6. D'une part, au regard de la contribution exceptionnelle sur l'impôt sur les sociétés, une société établie en Espagne disposant d'un établissement stable en France est traitée de manière identique à une société établie en France ayant un établissement stable en France ou à l'étranger, et notamment en Espagne, dès lors que dans l'une ou l'autre de ces situations, le seuil d'assujettissement à cette contribution s'apprécie au regard du chiffre d'affaires mondial de l'entreprise et que par ailleurs, seul le bénéfice réalisé en France est retenu pour l'assiette de l'impôt.
7. D'autre part, la société BANCO DE SABADELL ne saurait utilement soutenir qu'elle se trouve placée dans une situation plus défavorable que celle qui serait la sienne si son activité était exercée en France par l'intermédiaire d'une filiale, et non d'une succursale dès lors que le principe de non-discrimination n'implique pas que les différentes structures susceptibles d'être choisies par les opérateurs pour exercer leurs activités économiques soient soumises à un seul et même traitement fiscal alors, de surcroît, que la filiale et la succursale françaises d'une société résidente ne sont pas elles-mêmes l'objet d'un traitement similaire.

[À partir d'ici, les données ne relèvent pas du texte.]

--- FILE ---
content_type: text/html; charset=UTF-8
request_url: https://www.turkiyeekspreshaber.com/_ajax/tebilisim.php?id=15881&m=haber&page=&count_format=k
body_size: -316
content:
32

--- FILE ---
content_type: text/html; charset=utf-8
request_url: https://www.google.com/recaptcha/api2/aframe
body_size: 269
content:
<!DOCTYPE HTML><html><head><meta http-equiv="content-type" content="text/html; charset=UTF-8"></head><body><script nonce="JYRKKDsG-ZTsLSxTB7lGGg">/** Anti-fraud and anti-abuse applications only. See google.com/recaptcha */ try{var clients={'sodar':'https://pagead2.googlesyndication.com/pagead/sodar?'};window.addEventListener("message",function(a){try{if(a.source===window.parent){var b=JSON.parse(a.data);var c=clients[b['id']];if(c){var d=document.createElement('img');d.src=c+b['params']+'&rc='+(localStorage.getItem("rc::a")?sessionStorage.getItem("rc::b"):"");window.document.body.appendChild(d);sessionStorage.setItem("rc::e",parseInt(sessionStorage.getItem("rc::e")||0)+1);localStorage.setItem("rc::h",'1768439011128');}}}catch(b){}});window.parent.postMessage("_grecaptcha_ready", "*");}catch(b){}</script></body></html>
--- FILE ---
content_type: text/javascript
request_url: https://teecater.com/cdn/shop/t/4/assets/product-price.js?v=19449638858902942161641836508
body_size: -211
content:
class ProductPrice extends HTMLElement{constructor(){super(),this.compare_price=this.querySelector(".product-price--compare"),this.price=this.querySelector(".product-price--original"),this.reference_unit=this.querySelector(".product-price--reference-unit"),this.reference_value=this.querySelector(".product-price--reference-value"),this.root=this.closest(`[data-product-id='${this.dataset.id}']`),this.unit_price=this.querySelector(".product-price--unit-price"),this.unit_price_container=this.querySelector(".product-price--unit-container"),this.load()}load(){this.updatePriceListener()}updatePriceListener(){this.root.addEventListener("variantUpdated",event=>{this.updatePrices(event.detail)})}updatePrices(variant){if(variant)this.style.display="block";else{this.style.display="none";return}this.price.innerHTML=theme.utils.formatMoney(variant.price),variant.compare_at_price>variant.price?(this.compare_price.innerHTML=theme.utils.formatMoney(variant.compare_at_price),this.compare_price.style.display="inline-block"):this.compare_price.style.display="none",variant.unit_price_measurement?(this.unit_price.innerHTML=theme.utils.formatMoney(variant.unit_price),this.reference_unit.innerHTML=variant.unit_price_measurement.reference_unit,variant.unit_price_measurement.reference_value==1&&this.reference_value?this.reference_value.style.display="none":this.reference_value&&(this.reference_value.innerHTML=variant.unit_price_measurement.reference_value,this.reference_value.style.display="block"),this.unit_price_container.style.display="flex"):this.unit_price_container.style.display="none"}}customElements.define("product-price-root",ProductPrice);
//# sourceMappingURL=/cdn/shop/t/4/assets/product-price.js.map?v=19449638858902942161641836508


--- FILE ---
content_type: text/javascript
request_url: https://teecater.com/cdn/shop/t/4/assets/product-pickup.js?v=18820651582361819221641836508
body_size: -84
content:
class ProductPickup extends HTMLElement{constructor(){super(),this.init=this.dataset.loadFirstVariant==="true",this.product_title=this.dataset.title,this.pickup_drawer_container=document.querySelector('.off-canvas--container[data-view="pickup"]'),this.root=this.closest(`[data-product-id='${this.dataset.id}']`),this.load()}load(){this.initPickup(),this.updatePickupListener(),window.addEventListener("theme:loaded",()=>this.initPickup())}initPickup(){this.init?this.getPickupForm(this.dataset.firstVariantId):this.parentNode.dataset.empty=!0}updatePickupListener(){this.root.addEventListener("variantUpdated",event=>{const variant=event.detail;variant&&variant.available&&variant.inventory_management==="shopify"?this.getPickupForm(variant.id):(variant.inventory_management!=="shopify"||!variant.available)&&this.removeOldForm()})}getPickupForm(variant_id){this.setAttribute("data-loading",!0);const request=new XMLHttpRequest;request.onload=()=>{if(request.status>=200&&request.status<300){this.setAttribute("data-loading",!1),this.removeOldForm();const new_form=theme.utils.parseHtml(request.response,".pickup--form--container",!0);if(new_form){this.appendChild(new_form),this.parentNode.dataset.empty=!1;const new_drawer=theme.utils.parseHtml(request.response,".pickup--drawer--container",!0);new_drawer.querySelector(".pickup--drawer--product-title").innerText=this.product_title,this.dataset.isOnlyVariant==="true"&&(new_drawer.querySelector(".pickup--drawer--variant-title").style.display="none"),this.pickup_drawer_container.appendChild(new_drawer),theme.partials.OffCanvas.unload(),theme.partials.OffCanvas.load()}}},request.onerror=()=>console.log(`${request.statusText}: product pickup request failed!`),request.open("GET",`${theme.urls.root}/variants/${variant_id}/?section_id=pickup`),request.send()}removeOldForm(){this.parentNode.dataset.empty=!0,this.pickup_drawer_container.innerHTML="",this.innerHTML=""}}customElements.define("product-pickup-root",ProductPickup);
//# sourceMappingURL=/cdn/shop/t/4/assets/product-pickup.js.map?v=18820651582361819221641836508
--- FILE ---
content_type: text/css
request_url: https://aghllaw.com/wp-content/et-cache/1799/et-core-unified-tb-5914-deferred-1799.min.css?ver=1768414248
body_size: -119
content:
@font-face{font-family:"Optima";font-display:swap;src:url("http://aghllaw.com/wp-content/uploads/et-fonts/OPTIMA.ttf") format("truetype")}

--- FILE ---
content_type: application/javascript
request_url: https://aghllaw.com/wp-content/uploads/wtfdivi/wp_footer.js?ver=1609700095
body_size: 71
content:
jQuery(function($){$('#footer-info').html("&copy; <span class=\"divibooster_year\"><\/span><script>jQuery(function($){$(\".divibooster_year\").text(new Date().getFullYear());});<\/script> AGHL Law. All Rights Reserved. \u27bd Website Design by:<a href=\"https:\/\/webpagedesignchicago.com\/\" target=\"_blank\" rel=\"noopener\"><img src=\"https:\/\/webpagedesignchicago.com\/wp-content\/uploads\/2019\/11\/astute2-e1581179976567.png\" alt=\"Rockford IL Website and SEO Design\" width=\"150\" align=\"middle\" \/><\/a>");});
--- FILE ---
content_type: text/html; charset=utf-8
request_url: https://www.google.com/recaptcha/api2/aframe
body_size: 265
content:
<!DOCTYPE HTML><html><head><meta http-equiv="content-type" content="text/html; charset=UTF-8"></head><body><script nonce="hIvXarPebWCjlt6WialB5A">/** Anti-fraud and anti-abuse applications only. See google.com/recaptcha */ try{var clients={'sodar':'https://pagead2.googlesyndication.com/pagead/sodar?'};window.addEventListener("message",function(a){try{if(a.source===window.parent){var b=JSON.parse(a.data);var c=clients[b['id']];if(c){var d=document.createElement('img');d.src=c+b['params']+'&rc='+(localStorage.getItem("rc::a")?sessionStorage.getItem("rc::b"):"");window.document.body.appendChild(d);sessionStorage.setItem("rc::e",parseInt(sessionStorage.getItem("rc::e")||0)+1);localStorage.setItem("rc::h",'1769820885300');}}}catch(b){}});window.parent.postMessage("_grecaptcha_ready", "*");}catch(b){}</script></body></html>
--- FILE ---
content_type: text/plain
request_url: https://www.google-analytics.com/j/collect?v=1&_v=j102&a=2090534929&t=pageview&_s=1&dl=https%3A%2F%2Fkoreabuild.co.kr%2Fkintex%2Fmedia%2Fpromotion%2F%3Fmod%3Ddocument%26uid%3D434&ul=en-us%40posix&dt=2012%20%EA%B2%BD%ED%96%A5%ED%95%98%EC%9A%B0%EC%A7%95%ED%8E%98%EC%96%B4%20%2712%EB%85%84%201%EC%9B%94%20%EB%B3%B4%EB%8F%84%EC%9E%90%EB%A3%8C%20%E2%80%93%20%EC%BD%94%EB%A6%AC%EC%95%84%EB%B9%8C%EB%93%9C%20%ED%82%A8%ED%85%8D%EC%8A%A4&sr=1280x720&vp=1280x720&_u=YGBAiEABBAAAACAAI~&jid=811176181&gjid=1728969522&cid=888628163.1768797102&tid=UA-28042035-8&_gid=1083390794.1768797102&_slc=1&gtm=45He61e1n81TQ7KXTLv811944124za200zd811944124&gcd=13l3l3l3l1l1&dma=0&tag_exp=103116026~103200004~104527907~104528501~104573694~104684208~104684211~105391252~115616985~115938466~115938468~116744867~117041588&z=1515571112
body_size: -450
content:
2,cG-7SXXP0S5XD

8. Par suite le moyen tiré de ce que les modalités d'application de la contribution exceptionnelle, telles que précisées ci-dessus, méconnaîtraient la clause de non-discrimination prévue au 2 de l'article 25 de la convention fiscale franco-espagnole ne peut qu'être écarté.
9. Il résulte de tout ce qui précède, sans qu'il soit besoin de saisir la Cour de justice de l'Union européenne d'une question préjudicielle, que la société BANCO DE SABADELL n'est pas fondée à soutenir que c'est à tort que, par le jugement attaqué, le Tribunal administratif de Montreuil a rejeté sa demande.
Sur l'application de l'article L. 761-1 du code de justice administrative :
10. Aux termes de l'article L. 761-1 du code de justice administrative : " Dans toutes les instances, le juge condamne la partie tenue aux dépens ou, à défaut, la partie perdante, à payer à l'autre partie la somme qu'il détermine, au titre des frais exposés et non compris dans les dépens. Le juge tient compte de l'équité ou de la situation économique de la partie condamnée. Il peut, même d'office, pour des raisons tirées des mêmes considérations, dire qu'il n'y a pas lieu à cette condamnation ".
11. Ces dispositions font obstacle à ce que soit mise à la charge de l'État, qui n'est pas, dans la présente instance, la partie perdante, la somme que demande la société BANCO DE SABADELL au titre des frais exposés par elle et non compris dans les dépens.
DÉCIDE :
Article 1er : La requête de la société BANCO DE SABADELL est rejetée.